◆ **THE TASK**
Every line in the entries that holds "granularity" should be identified and copied.

◆ **PROVIDED DATA**
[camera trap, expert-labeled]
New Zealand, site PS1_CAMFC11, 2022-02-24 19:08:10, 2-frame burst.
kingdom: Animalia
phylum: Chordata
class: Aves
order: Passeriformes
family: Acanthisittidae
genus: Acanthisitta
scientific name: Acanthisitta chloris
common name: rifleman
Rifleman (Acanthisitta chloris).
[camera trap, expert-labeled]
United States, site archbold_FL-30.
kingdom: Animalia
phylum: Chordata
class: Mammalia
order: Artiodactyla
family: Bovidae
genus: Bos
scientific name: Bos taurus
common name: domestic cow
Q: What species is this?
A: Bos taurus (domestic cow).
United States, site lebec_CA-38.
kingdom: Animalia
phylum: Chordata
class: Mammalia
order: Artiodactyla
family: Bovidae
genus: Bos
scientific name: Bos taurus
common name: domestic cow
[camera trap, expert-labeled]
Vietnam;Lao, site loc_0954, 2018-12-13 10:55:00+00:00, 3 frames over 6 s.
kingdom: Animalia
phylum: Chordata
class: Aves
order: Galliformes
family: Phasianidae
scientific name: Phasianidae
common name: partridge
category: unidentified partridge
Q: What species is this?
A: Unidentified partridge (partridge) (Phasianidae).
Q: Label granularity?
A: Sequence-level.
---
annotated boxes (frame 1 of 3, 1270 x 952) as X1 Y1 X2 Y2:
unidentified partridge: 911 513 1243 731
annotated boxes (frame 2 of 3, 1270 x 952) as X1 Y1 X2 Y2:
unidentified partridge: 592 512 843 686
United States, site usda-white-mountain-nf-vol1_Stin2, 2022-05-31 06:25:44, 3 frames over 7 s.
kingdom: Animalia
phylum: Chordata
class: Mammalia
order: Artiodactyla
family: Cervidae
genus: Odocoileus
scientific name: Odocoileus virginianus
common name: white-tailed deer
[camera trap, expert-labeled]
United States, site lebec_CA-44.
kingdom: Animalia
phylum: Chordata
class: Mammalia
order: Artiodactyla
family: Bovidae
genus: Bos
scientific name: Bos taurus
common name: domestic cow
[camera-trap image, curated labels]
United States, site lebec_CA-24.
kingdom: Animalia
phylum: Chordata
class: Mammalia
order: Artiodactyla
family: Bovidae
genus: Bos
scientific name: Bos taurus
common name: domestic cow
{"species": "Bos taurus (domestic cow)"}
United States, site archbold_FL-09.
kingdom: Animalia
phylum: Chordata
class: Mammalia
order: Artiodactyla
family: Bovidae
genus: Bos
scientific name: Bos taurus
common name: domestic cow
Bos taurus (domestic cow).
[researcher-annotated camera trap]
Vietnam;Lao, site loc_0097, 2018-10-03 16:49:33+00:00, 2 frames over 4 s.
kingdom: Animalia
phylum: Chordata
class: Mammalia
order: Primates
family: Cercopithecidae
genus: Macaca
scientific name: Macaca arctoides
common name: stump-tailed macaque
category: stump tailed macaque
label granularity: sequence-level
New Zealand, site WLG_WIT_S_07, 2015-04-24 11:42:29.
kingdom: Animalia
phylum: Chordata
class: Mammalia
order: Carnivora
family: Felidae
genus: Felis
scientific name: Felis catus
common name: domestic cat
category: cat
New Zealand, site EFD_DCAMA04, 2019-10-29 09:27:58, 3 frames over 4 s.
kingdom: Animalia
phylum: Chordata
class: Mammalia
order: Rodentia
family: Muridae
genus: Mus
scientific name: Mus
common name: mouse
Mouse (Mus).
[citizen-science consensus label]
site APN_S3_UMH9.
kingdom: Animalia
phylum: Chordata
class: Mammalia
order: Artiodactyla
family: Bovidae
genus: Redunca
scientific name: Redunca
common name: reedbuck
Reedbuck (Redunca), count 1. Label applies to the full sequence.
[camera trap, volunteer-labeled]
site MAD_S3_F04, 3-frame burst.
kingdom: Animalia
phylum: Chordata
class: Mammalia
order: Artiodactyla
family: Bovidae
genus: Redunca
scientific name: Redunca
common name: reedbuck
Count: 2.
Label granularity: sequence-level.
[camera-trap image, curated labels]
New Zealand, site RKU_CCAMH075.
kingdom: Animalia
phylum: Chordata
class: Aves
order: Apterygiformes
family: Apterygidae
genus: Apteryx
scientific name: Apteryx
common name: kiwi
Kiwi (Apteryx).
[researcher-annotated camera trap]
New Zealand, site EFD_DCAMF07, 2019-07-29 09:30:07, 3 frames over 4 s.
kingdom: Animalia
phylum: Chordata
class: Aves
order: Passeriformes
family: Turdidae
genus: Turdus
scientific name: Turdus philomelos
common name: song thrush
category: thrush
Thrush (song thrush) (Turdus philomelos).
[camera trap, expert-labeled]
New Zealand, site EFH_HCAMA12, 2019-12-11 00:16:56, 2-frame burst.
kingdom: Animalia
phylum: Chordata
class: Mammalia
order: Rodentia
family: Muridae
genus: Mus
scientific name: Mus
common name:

◆ **ANSWER FOR THE TASK**
Q: Label granularity?
label granularity: sequence-level
Label granularity: sequence-level.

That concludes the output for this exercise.